9月のあたま、地元の大鳥神社例大祭がある。この9月にある祭りが好き。屋台はそこまで出ているわけではなくこじんまりとしているが、奉納神楽などが行われるのを見てぼんやりするのが楽しい。今年はビール片手に見る。風はすっかり秋の風。たこ焼きを売る屋台を出している店の人はご老人で、それを手伝う20代後半くらいの女性がいる。たこ焼きを焼くのは老人、お会計など接客をするのは女性。老人は慣れた手つきで黙々とたこ焼きをひっくり返す。屋台の裏側で、3人の女の子が遊んでいた。年齢はバラバラで1人は小学校高学年くらいで、もう1人は低学年くらい、そして、もう1人は幼稚園くらい。仲良く遊んでいる。うちの娘がそれを見て羨ましがっていて、「楽しそうだねー」とその姉妹に届くくらいの大きさで話しながら徐々に距離を縮めて、やがて混じって遊び始めた。そのアプローチの仕方が面白い。たこ焼き屋の女性がたまに遊んでいる子たちのことを気にしていて、どうやら3人は姉妹でこの女性の娘たちなのだと思われる。

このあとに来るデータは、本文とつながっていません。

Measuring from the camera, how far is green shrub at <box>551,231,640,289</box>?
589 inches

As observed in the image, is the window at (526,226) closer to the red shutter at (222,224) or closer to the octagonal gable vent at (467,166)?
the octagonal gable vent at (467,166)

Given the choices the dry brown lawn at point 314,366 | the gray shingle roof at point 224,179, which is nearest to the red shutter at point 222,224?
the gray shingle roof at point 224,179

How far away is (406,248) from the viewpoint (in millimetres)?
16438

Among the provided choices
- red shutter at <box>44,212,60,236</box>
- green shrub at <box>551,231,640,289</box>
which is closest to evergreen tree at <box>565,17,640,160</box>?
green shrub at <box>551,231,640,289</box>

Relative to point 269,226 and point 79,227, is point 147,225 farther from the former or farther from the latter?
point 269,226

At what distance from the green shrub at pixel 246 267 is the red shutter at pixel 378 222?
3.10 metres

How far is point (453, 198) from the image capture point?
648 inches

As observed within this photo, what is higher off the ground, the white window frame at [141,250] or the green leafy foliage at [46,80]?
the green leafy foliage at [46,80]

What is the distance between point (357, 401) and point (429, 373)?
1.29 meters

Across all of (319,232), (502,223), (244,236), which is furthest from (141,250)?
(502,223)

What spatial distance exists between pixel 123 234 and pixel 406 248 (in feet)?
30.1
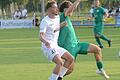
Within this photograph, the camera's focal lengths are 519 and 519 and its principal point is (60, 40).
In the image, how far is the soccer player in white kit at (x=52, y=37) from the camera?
12141 millimetres

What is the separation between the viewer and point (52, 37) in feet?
40.4

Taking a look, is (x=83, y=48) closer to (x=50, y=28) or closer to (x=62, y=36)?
(x=62, y=36)

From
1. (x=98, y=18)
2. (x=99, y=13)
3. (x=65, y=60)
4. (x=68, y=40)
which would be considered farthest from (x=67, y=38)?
(x=98, y=18)

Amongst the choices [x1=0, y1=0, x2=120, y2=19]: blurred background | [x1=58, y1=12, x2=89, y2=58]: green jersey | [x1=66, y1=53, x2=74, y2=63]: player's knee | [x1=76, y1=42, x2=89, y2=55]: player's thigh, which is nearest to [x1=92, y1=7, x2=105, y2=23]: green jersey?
[x1=76, y1=42, x2=89, y2=55]: player's thigh

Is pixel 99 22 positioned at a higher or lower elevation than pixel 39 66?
higher

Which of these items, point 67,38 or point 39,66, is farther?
point 39,66

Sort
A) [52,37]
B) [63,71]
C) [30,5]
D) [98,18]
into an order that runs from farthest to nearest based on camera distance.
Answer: [30,5] → [98,18] → [63,71] → [52,37]

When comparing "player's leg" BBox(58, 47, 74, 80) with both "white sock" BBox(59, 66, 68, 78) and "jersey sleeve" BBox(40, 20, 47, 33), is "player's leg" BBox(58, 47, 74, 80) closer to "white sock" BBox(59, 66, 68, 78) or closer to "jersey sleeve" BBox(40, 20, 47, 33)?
"white sock" BBox(59, 66, 68, 78)

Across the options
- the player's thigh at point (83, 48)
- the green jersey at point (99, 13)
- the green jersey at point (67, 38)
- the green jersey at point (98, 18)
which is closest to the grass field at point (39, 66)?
the player's thigh at point (83, 48)

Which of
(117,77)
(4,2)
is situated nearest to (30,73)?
(117,77)

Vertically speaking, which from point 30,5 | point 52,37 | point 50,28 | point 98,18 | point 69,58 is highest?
point 50,28

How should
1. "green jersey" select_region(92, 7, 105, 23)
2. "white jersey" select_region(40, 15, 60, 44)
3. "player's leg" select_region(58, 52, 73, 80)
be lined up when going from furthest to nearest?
"green jersey" select_region(92, 7, 105, 23) → "player's leg" select_region(58, 52, 73, 80) → "white jersey" select_region(40, 15, 60, 44)

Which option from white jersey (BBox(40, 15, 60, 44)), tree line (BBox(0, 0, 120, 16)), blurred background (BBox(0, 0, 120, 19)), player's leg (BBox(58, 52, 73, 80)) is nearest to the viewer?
white jersey (BBox(40, 15, 60, 44))

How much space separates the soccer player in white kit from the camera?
39.8 ft
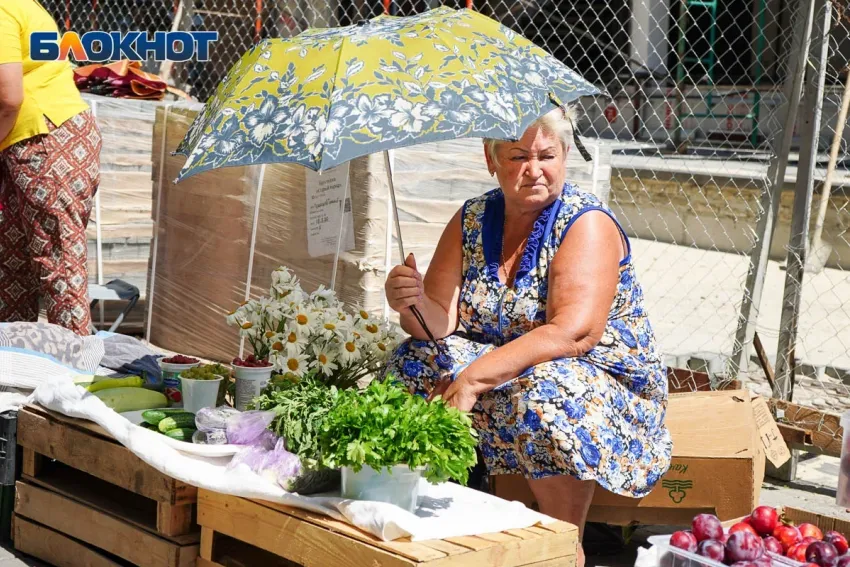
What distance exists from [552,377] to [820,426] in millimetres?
1832

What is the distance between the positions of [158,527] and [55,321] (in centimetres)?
217

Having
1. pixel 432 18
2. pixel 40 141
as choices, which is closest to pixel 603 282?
pixel 432 18

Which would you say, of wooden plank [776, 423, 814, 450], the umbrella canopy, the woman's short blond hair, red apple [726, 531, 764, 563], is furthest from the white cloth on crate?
wooden plank [776, 423, 814, 450]

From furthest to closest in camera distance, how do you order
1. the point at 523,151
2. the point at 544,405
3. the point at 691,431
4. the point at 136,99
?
the point at 136,99
the point at 691,431
the point at 523,151
the point at 544,405

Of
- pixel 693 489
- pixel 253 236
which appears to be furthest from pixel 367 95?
pixel 253 236

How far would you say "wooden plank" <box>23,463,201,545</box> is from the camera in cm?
305

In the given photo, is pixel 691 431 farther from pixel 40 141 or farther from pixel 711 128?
pixel 711 128

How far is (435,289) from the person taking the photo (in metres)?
3.34

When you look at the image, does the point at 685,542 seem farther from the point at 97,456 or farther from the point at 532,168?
the point at 97,456

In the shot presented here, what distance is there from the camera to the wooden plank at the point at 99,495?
10.00 feet

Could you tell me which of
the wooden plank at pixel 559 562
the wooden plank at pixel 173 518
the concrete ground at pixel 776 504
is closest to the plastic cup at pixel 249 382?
the wooden plank at pixel 173 518

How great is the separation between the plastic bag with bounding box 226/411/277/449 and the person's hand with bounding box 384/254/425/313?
1.65 ft

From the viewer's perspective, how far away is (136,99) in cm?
650

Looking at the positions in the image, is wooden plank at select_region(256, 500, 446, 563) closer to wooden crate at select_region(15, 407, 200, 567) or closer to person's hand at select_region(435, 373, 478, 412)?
wooden crate at select_region(15, 407, 200, 567)
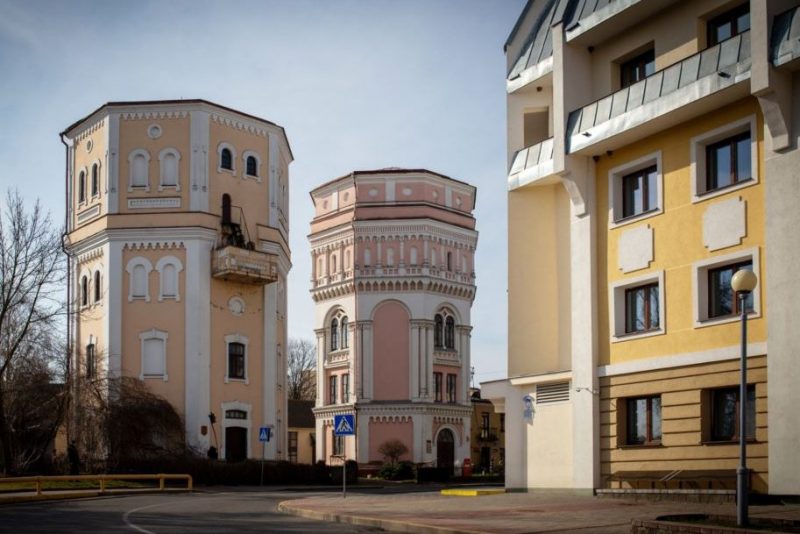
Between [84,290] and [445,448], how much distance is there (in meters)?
30.4

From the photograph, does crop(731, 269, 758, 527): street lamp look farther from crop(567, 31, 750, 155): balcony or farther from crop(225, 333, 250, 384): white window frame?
crop(225, 333, 250, 384): white window frame

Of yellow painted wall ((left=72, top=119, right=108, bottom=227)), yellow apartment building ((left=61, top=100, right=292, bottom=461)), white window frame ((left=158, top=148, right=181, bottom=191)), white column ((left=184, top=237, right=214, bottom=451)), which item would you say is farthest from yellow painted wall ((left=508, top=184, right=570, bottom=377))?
yellow painted wall ((left=72, top=119, right=108, bottom=227))

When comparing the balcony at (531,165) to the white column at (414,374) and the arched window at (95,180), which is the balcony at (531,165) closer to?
the arched window at (95,180)

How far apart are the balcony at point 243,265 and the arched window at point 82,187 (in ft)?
26.7

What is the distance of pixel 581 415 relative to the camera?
27.5 metres

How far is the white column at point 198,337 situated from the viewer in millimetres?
53125

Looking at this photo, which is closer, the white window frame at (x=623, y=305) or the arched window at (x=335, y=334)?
the white window frame at (x=623, y=305)

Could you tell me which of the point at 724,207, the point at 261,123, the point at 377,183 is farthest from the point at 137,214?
the point at 724,207

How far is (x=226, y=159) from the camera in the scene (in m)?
55.8

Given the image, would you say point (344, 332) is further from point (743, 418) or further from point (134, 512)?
point (743, 418)

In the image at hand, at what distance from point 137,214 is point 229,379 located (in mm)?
9204

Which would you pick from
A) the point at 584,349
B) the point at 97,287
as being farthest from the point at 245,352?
the point at 584,349

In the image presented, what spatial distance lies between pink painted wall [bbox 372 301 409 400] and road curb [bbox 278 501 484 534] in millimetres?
50407

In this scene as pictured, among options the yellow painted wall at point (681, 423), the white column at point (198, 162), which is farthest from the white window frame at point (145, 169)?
the yellow painted wall at point (681, 423)
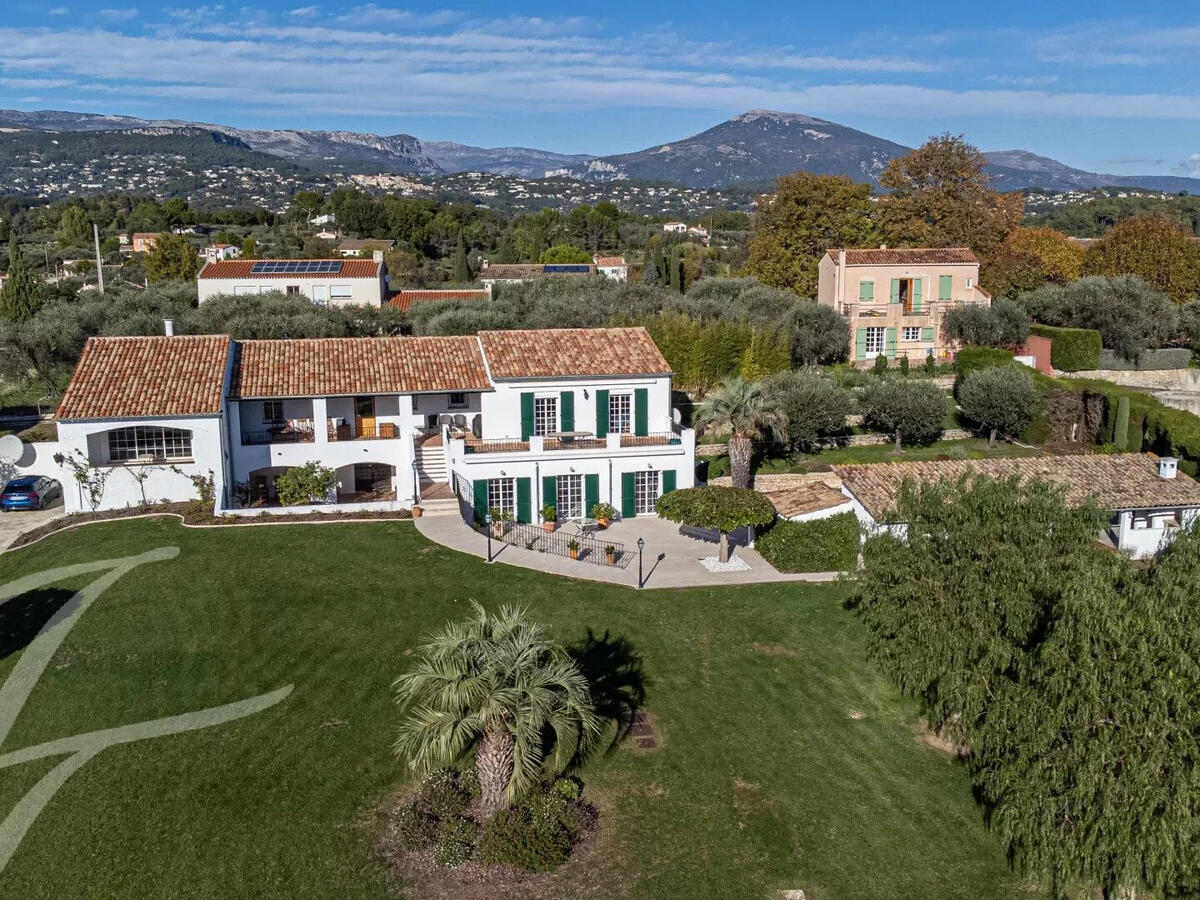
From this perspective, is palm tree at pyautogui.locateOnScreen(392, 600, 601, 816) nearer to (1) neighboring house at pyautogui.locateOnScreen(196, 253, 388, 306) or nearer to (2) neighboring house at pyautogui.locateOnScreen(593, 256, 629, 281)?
(1) neighboring house at pyautogui.locateOnScreen(196, 253, 388, 306)

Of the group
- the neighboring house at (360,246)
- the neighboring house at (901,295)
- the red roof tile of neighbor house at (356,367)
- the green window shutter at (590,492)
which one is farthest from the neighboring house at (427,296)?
the neighboring house at (360,246)

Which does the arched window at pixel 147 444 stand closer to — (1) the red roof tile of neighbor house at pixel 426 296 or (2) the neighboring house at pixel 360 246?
(1) the red roof tile of neighbor house at pixel 426 296

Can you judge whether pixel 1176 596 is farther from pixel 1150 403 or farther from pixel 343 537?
pixel 1150 403

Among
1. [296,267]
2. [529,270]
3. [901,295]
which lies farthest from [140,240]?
[901,295]

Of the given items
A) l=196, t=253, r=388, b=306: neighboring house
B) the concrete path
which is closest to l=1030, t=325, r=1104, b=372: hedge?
the concrete path

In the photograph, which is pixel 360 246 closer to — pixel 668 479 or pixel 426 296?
pixel 426 296

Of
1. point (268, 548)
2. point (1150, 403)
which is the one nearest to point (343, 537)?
point (268, 548)

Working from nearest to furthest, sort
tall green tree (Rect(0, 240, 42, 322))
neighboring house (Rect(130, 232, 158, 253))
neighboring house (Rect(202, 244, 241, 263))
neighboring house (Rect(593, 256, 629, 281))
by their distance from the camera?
1. tall green tree (Rect(0, 240, 42, 322))
2. neighboring house (Rect(202, 244, 241, 263))
3. neighboring house (Rect(593, 256, 629, 281))
4. neighboring house (Rect(130, 232, 158, 253))
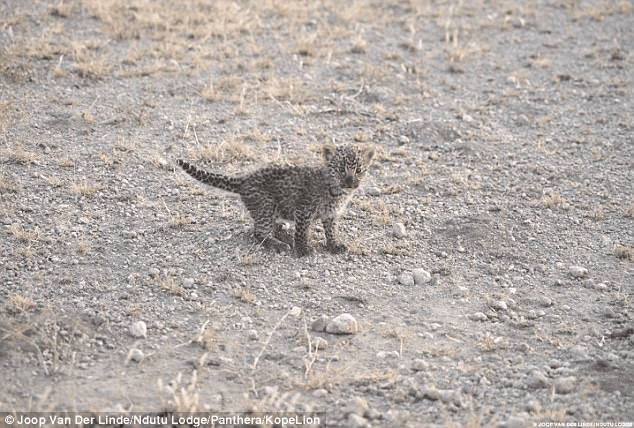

常々、屋台というのはどのように始めるのか疑問で、焼きそばやたこ焼きなどの飲食系はもちろん、年老いた老人の金魚すくい屋とか、謎の宝クジやとか、ああいうものを仕事にするきっかけとはなんなんだろうと思う。たこ焼き屋の老人の手つきはベテランのそれで、器用な手つきでたこ焼きをクルクルと回し、器にいれていく。注文を取る女性はお客さんにマヨネーズをつけるか毎回確認して、お客さんの希望に応じてマヨネーズをかけたりかけなかったりしつつ、大量の鰹節をかけてゴムで閉じて渡す。息のあった仕事だけど、それが親子だからなのか、長年やっている仕事のパートナーだからなのかはわからない。子供たちはいろいろな祭りを渡り歩いて、こうやって母親が仕事をしているときは、祭りの隅で時間をつぶしているのか。いろいろな祭りを見れると思うとそれはそれで楽しい毎日のような気もするけれど、それが日常になるということはどういうことなのだろう。僕にとっても娘にとってもお祭りは非日常で、この日だから夜遅くまで遊べるという特別な気持ちになる。夜、神楽の音、祭りの雑踏、たくさんの人。いくつものワクワクする要素がある。姉妹たちは境内の中で石を集めて顔や身体中を汚して遊んでいた。夜9時をまわりある程度、人の流れも落ち着いたところで、老人はたこ焼きを焼くのをやめて、向かいの屋台でジュースを買い、タバコを吸い始めた。よく見ていると、屋台の人同士は顔なじみなのだろう。常に一緒に行動するわけではないだろうが、会えば会話を交わし、情報を交換しているように思う。彼らのような生き方には、それ相応のリスクもあるのだろうが、一つ一つ目の前でお客とやりとりをして、お金を受け取る商売は、常に他者との出会いで、それはずっと昔から行われている売買の根源のようなものだろう。祭りの時の風景の写真をなんとなくモノクロにしてInstagramにあげたところ、「何かあったのか写真が暗いぞ」と言われた。自分としては祭りの時の風景がなんとなくそういう雰囲気だった、というだけなのだけど。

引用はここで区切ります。